- What to work on: Restate the part of the thread on PPC KVM hypercalls starting with "Am 27.06.2010 um" and going on through "in the review.", changing "review" to "discussion".

Am 27.06.2010 um 10:14 schrieb Avi Kivity <avi@xxxxxxxxxx>:
On 06/26/2010 02:25 AM, Alexander Graf wrote:
We just introduced a new PV interface that screams for
documentation. So here
it is - a shiny new and awesome text file describing the internal
works of
the PPC KVM paravirtual interface.
Good, that lets people who have no idea what they're talking about
participate in the review.
Heh, I knew you'd like this :).
+
+PPC hypercalls
+==============
+
+The only viable ways to reliably get from guest context to host
context are:
+
+ 1) Call an invalid instruction
+ 2) Call the "sc" instruction with a parameter to "sc"
+ 3) Call the "sc" instruction with parameters in GPRs
+
+Method 1 is always a bad idea. Invalid instructions can be
replaced later on
+by valid instructions, rendering the interface broken.
+
+Method 2 also has downfalls. If the parameter to "sc" is != 0 the
spec is
+rather unclear if the sc is targeted directly for the hypervisor
or the
+supervisor. It would also require that we read the syscall issuing
instruction
+every time a syscall is issued, slowing down guest syscalls.
+
+Method 3 is what KVM uses. We pass magic constants
(KVM_SC_MAGIC_R3 and
+KVM_SC_MAGIC_R4) in r3 and r4 respectively. If a syscall
instruction with these
+magic values arrives from the guest's kernel mode, we take the
syscall as a
+hypercall.
Is there any chance a normal syscall will have those values in r3
and r4?
r3 is the syscall number. So as long as the guest doesn't reuse that
value, we're safe. Since in general syscall numbers are not randomly
scattered throughout the number range, we should be ok here.
If so, maybe it's better to use pc as they key for hypercalls. Let
the guest designate one instruction address as the hypercall call
point; kvm can easily check it and reflect it back to the guest if
it doesn't match.
You mean the guest would tell the hv where the hypercall lies? That
would require a hypercall, no? Defining it statically is tricky. I
want to PV'nize osx using a kernel module later, so I don't have
control over the physical layout.
Is it valid and useful to issue sc from privileged mode anyway,
except for calling the hypervisor?
Same as a syscall on x86 really. The kernel can and does issue
syscalls within itself.
+
+The parameters are as follows:
+
+ r3 KVM_SC_MAGIC_R3
+ r4 KVM_SC_MAGIC_R4
+ r5 Hypercall number
+ r6 First parameter
+ r7 Second parameter
+ r8 Third parameter
+ r9 Fourth parameter
+
+Hypercall definitions are shared in generic code, so the same
hypercall numbers
+apply for x86 and powerpc alike.

- Information supplied:
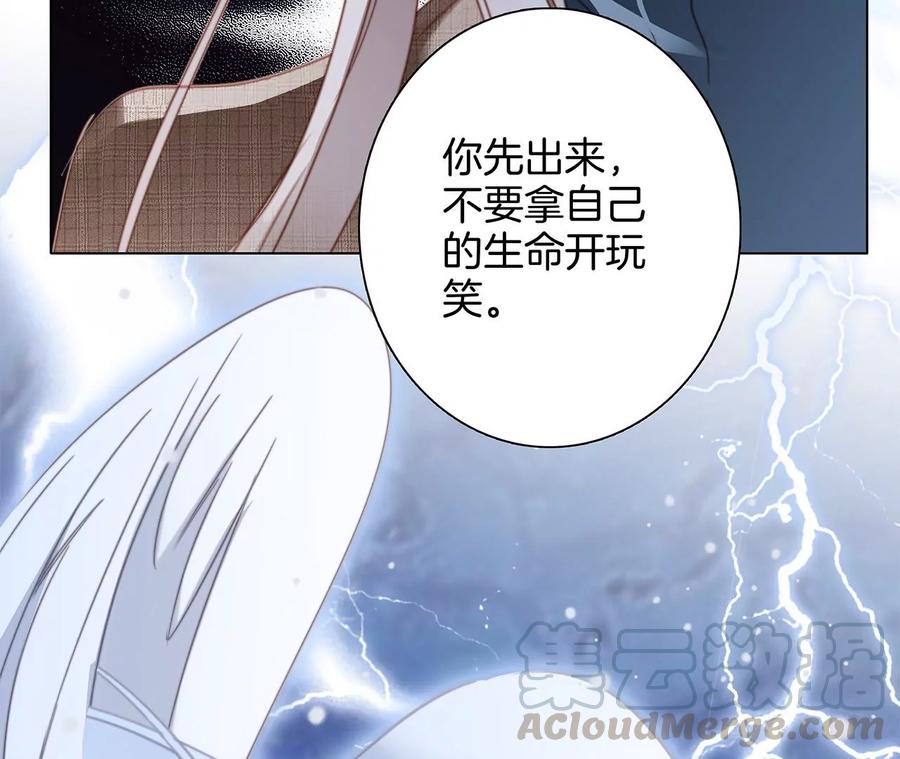 第101话：牺牲51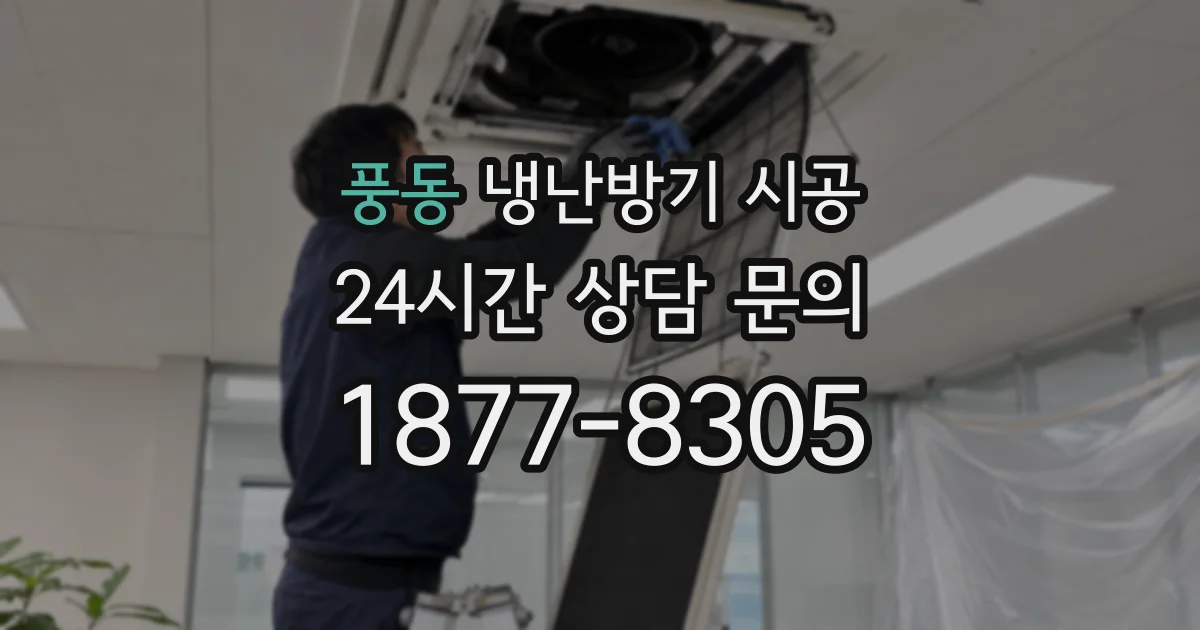 풍동 냉난방기 시공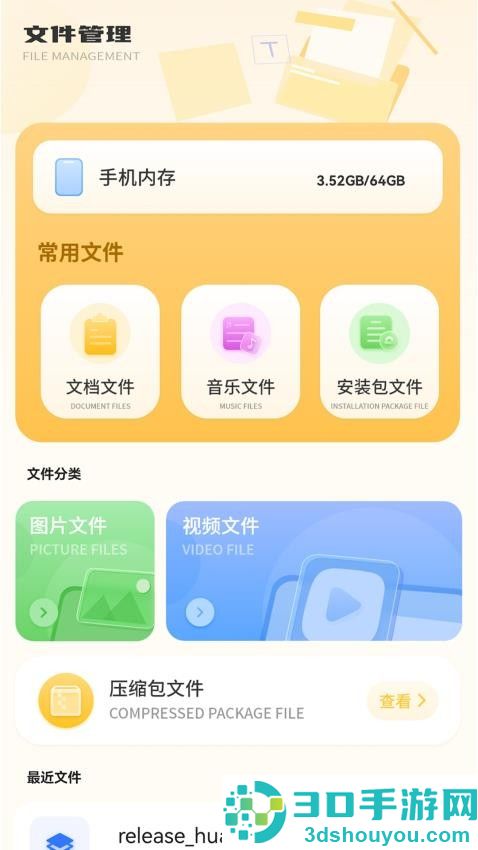 格式解压缩计算最新版APP下载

- Task response:
Am 27.06.2010 um 10:14 schrieb Avi Kivity <avi@xxxxxxxxxx>:
On 06/26/2010 02:25 AM, Alexander Graf wrote:
We just introduced a new PV interface that screams for
documentation. So here
it is - a shiny new and awesome text file describing the internal
works of
the PPC KVM paravirtual interface.
Good, that lets people who have no idea what they're talking about
participate in the discussion.